In 2008–2009, hunters removed 35,000 sambar from public land in Victoria, many from national parks. This is a small fraction of the 40% of individuals in a sambar population that need to be removed to stop population growth.

===New Zealand===
In New Zealand, sambar roam the coast and gullies in Horowhenua District, Manawatū District, Rangitikei, and Whanganui. Until recently, they were protected, but the Department of Conservation has now removed hunting regulations surrounding them, allowing them now to be hunted year round.

===United States===
Sambar were introduced onto St. Vincent Island, Florida, in 1908 and increased to about 50 individuals by the 1950s. White-tailed deer also live on St. Vincent Island; however, they inhabit the highlands while the sambar mostly live in the lowlands and marshes. To ensure that the sambar population does not disrupt the native white-tails, hunting permits have been issued since 1987 to regulate the population.

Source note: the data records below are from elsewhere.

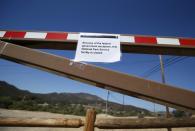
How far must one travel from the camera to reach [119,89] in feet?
5.34

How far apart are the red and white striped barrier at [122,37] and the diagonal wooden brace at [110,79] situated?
38 centimetres

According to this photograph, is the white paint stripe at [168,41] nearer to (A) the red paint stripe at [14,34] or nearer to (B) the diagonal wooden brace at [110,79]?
(B) the diagonal wooden brace at [110,79]

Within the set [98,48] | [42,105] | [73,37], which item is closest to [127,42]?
[98,48]

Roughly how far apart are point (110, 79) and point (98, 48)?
41 centimetres

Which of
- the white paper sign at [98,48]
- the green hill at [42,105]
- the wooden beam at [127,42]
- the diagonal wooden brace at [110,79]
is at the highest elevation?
the green hill at [42,105]

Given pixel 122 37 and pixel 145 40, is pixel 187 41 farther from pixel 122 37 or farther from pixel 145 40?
pixel 122 37

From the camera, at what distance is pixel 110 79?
1612mm

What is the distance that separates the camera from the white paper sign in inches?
74.1

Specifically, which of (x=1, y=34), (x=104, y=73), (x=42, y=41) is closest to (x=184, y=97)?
(x=104, y=73)

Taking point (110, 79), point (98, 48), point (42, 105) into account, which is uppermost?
point (42, 105)

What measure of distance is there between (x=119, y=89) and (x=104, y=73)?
0.52ft

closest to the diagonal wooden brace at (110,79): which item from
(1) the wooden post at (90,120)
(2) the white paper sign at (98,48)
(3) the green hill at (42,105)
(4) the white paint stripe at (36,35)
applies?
(2) the white paper sign at (98,48)

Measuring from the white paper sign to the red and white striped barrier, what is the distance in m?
0.09

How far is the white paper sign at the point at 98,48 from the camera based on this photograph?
6.18ft
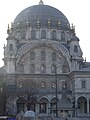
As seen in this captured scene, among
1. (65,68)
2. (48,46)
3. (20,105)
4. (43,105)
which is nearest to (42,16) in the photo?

Each year, about 130 permits are offered for the three-day hunt. This maintains a sambar population of 70–100 individuals. They do not herd, but occur in groups of four or five animals, possible family groups. Little is known about the sambar's ecology in Florida.

Between 1930 and 1941, Sambar were brought to the US state of Texas along with other imported big game that are referred to as exotic game. 76% of fenced exotics are found on the Edwards Plateau, whereas 59% of free range exotics are found in South Texas.